Una Commissione globale ha pubblicato su The Lancet Diabetes & Endocrinology con l’endorsement di oltre 75 associazioni mediche a livello mondiale, un nuovo approccio, con più sfumature per la diagnosi di obesità, basato su altre misure di eccesso di grasso corporeo, in aggiunta all’indice di massa corporea (Bmi), e su segni e sintomi oggettivi di cattiva salute a livello individuale. La proposta, si legge in una nota, “è intesa ad affrontare i limiti della definizione e della diagnosi tradizionale di obesità che ostacolano la pratica clinica e le politiche sanitarie, facendo sì che le persone con obesità non ricevano i trattamenti di cui hanno bisogno. Fornendo una cornice medica coerente per la diagnosi di patologia, la Commissione si augura anche di ricomporre l’attuale disputa circa l’idea di obesità come malattia, che è stata al centro di uno dei dibattiti più controversi e polarizzanti della medicina moderna”.
A fare chiarezza è il presidente della Commissione, Francesco Rubino del King’s College di Londra: “Considerando l’obesità solo come un fattore di rischio e mai come una patologia, può portare immeritatamente a negare l’accesso a terapie tempestive a soggetti in cattiva salute per motivi riconducibili alla sola obesità.
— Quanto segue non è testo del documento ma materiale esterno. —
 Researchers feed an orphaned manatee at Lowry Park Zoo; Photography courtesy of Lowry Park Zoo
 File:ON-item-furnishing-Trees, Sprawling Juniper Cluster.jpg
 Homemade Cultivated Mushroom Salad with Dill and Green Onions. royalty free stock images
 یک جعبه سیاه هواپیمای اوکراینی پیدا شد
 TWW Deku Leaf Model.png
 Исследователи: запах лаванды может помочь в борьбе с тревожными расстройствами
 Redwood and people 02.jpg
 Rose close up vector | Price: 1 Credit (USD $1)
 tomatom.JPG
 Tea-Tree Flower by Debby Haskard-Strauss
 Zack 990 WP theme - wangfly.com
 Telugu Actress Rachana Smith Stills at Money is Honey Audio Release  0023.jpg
D’altra parte, una definizione ampia di obesità come patologia può sfociare in un eccesso di diagnosi e nell’uso inappropriato di farmaci e procedure chirurgiche”. Di qui la nuova riformulazione che “riconosce la realtà sfumata dell’obesità e permette un trattamento personalizzato. Questo comprende un accesso tempestivo ai trattamenti basati sull’evidenza per gli individui con obesità clinica, come si conviene per le persone affette da qualche forma di patologia cronica, come anche strategie di trattamento per la riduzione di rischio per le persone con obesità pre-clinica, che presentano un rischio aumentato, ma senza patologie concomitanti”. Con la stima di oltre un miliardo di persone con obesità nel mondo, la proposta della Commissione fornisce un’opportunità ai servizi sanitari di adottare una definizione di obesità universale e clinicamente rilevante, e una metodologia di diagnostica più accurata.
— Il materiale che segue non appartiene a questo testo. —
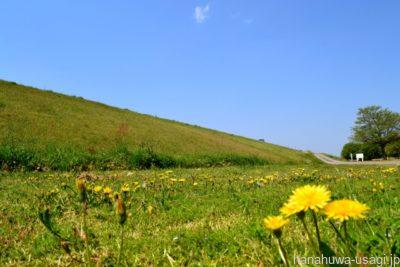 うさぎに与える野草を採取するのに適した場所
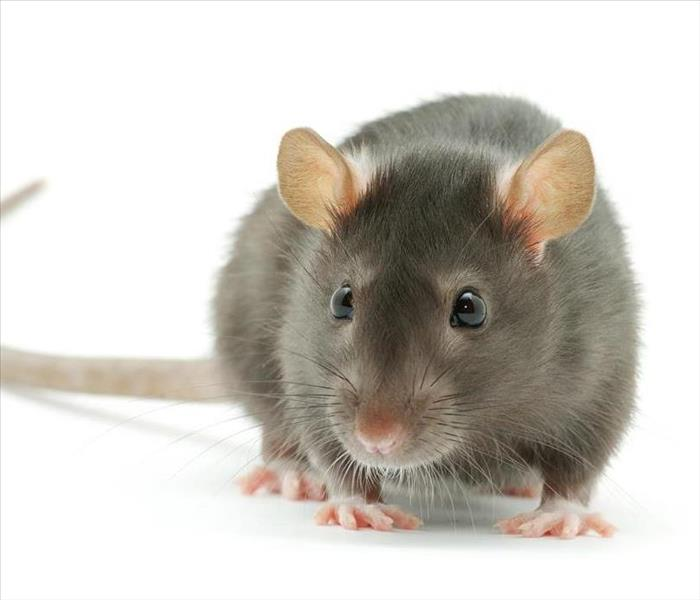 Fire Damage Home Safety:  Rodent are a fire hazard too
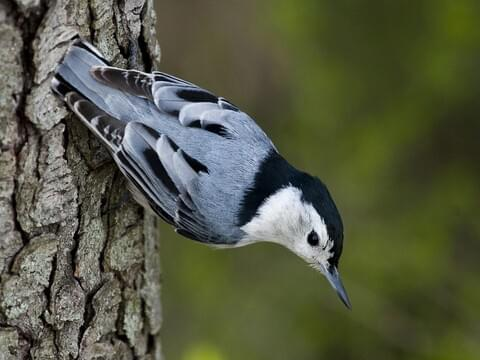 Black-capped Chickadee Sounds, All About Birds, Cornell Lab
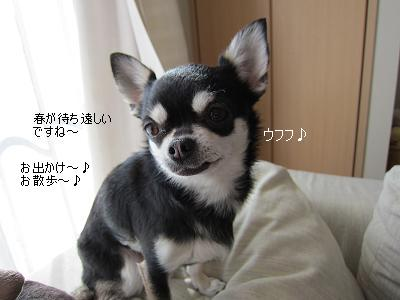 IMG_6555⑤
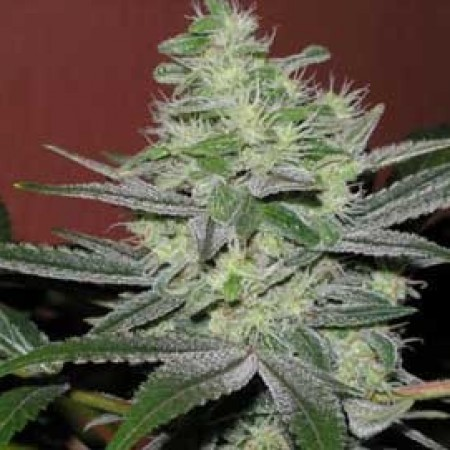 Toxic blue cannabis strain report for Ganja rebel seeds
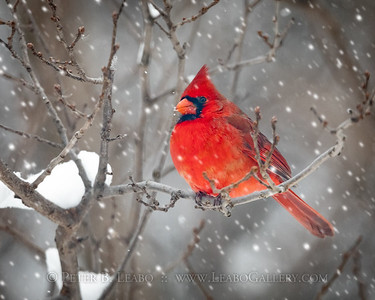 20191216-121942 Cardinal in tree in snow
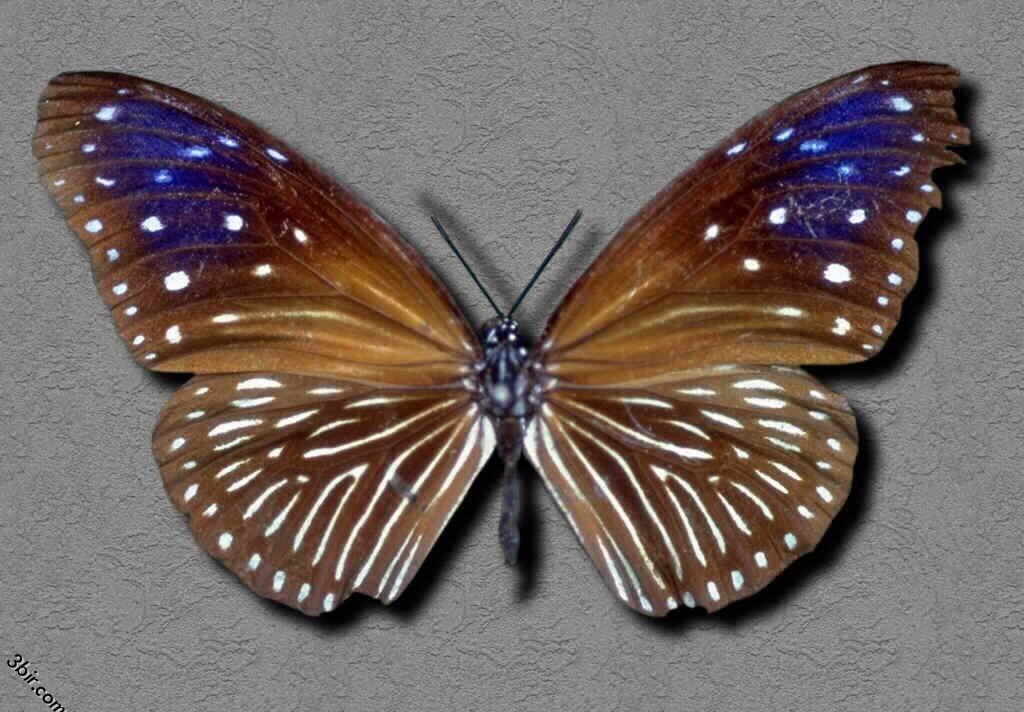 صور فراشات طبيعية رائعه جدا منتديات عبير Arabic Love Quotes Insects Animals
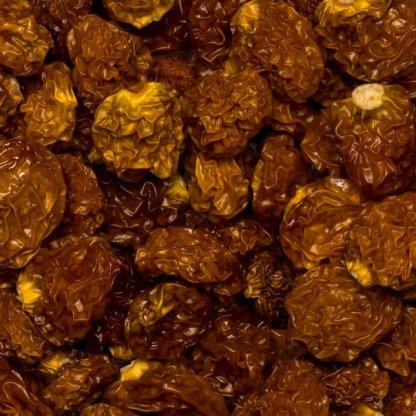Close up golden inca berries.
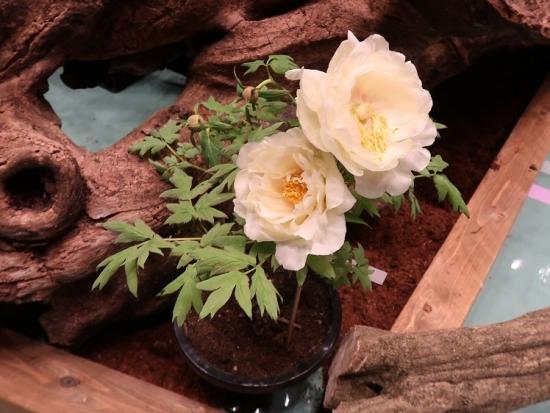 道の駅日光 牡丹室内庭園 黄冠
“Riconoscere l’obesità come una malattia, in particolare l’obesità clinica, ossia quella accompagnata da segni e sintomi specifici, – spiega Geltrude Mingrone, associata di Medicina interna all’Università Cattolica del Sacro Cuore, direttrice dell’Uoc Patologie dell’obesità del Policlinico universitario A. Gemelli Irccs – consentirà di ridurre lo stigma associato a questa condizione tra il pubblico, i medici e i decisori politici”. Un “passo fondamentale” per “definire i livelli essenziali di assistenza (Lea) e garantire un trattamento adeguato di questa patologia”.